Malgré son emprise récente sur le circuit, le binôme Nadal-Djokovic ne peut résister à cet ouragan. Il compte tout de même 16 Grand Chelem depuis 2008 (5 de moins que les recordmen). Mieux que Borg-Connors entre 1974 et 1979 (13 dont 8 pour le Viking) et que Sampras-Agassi 1994-1999 (13 dont 9 pour le meilleur serveur de l’histoire). Et beaucoup mieux que le tandem Lendl-Wilander (11 dont 6 pour le meilleur joueur des années 80).

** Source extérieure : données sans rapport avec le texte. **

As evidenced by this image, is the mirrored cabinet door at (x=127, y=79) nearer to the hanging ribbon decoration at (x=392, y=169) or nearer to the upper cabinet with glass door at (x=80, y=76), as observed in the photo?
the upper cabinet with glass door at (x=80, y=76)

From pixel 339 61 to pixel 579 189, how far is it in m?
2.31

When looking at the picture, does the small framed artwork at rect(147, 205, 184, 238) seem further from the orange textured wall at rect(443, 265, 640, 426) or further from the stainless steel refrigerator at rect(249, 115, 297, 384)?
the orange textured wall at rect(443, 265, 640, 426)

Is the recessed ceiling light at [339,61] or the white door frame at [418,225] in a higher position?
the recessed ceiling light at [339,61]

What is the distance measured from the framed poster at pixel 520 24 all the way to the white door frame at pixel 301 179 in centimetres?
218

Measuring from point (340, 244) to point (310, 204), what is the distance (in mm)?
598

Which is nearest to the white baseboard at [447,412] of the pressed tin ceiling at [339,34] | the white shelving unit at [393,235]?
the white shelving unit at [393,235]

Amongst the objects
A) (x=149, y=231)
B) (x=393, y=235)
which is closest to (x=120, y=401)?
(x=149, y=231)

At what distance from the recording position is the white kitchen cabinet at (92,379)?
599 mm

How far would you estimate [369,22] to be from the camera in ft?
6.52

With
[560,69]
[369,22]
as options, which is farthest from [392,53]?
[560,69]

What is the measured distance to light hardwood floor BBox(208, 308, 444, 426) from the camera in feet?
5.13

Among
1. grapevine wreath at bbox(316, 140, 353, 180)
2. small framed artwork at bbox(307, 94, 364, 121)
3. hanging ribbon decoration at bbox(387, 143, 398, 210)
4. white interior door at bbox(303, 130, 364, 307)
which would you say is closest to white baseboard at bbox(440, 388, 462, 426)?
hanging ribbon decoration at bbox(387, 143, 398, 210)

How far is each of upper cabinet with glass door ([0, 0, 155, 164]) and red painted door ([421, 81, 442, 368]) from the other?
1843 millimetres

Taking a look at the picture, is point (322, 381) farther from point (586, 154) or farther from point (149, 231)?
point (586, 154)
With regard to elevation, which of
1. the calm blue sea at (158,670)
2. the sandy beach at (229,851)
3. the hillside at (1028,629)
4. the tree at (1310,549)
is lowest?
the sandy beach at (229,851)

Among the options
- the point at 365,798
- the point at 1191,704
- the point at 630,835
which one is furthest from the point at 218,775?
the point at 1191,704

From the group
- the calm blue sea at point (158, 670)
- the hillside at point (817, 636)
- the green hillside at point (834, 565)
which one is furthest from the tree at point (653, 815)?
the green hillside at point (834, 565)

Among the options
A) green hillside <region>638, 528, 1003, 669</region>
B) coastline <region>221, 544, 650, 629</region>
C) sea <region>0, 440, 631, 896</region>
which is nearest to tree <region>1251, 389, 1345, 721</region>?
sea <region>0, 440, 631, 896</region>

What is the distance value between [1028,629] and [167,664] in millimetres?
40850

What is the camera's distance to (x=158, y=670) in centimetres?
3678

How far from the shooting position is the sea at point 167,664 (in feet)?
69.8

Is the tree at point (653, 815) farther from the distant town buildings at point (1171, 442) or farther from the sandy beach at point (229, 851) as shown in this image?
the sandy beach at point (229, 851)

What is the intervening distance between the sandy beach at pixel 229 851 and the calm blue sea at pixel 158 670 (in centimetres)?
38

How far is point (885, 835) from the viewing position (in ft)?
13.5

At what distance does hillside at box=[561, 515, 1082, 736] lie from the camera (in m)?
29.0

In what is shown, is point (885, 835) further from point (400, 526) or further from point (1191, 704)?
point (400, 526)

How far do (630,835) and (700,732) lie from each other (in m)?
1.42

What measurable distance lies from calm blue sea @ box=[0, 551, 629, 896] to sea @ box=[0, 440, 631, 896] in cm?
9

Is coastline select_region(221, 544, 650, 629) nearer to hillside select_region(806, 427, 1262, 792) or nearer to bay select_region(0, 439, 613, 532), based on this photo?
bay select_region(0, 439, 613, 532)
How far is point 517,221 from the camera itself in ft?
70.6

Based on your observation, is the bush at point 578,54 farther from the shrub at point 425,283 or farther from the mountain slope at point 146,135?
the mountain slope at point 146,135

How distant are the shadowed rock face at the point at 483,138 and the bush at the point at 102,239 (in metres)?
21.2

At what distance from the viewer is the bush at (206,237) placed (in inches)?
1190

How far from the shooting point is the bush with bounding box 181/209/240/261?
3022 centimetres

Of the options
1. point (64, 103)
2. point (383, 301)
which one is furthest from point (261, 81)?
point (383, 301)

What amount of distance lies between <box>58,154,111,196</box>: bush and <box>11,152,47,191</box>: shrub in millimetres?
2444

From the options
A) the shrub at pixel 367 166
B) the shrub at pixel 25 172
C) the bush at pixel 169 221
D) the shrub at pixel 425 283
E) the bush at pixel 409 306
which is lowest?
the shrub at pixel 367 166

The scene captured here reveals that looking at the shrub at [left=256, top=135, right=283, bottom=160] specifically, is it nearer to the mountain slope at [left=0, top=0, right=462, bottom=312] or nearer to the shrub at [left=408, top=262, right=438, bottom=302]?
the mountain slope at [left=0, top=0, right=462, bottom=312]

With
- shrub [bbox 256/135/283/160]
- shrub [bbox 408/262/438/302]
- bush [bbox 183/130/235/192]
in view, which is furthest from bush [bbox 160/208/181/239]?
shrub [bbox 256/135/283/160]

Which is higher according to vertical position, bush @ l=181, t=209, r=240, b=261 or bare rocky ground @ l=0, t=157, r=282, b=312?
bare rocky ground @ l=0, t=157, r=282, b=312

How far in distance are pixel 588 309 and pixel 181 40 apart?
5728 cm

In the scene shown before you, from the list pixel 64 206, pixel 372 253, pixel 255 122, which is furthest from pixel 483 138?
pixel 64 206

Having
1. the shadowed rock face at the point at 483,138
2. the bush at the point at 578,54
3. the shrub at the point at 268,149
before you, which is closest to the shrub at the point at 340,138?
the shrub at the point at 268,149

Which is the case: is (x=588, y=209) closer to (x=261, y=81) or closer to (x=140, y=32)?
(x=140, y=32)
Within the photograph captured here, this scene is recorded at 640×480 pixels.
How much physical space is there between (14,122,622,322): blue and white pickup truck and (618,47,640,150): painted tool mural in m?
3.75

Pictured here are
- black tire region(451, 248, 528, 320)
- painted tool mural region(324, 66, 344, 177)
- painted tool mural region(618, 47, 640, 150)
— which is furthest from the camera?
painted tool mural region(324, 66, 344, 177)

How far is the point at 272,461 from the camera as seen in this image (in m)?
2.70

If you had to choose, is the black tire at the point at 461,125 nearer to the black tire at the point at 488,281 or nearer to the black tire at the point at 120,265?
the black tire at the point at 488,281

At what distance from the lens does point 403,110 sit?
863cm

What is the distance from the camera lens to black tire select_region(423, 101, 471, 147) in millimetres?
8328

En ce qui concerne les finales en Grand Chelem disputées par ces duos dominants de l’histoire du jeu, Federer et Nadal se taillent encore la part du lion avec 8 grandes finales (5 à Roland-Garros, 3 à Wimbledon, une en Australie) dont 6 gagnées par le Taureau de Manacor. Nadal et Djokovic arrivent après avec 6 finales en Grand Chelem (3-3). Ils devancent les duos suivants : Sampras-Agassi (5, 4-1 pour Pete), Lendl-Wilander (5, 3-2 pour Mats), Borg-Connors (4, 2-2) et Borg-McEnroe (4, 3-1 pour Big Mac).

Nadal-Djokovic, encore de l’avenir

Seul bémol à cette dictature imposée par Roger Federer et Rafael Nadal dans les années 2000, les confrontations directes dans les tournois du Grand Chelem : le duo Nadal-Djokovic pointe en tête avec 11 matches dans les quatre Majeurs (8-3 pour Nadal), devant Federer-Nadal (10, 2-8).

Mais les compteurs seront remis à égalité à l’issue de la demi-finale de Melbourne entre les deux cracks. Là encore, les autres sont en retrait : Sampras-Agassi en comptent 9 (6-3), Lendl-Wilander aussi (5-4), Borg-Connors 7 (4-3)** et Borg-McEnroe 4 (1-3).

Dans la légende

Tout cela pour dire que nous vivons vraiment l’âge d’or du tennis, peut-être encore plus que dans les années 80, la référence absolue jusque-là pour les oppositions de styles et de personnalités qui écumaient la planète et magnifiaient les tournois du Grand Chelem. Novak Djokovic, Rafael Nadal et Roger Federer ont contribué à rendre au tennis ses lettres de noblesse en s’affrontant à la loyale dans des joutes mémorables sur les plus beaux courts du monde.

Ils comptent à eux trois plus de Majeurs que n’importe quel trio auparavant (36, 17 pour Rodgeur, 13 pour Rafa, 6 pour Nole). Ils ont suscité le respect (les trois) et l’admiration (surtout Federer pour sa classe hors norme) partout où ils sont passés. Et les rivalités entre l’Espagnol et le Suisse d’une part, et entre l’Espagnol et le Serbe d’autre part, resteront parmi les plus illustres de l’histoire du jeu.

*Le duo Nadal-Djokovic a remporté 9 des 12 titres du Grand Chelem entre 2011 et 2013 (5-4)
**Borg et Connors ne se sont déplacés que très peu en Australie, Majeur dévalué dans les années 70. Et Jimbo a été suspendu de 1974 à 1978 à Roland-Garros, ce qui peut expliquer le relatif peu d'affrontements des deux stars des années 70.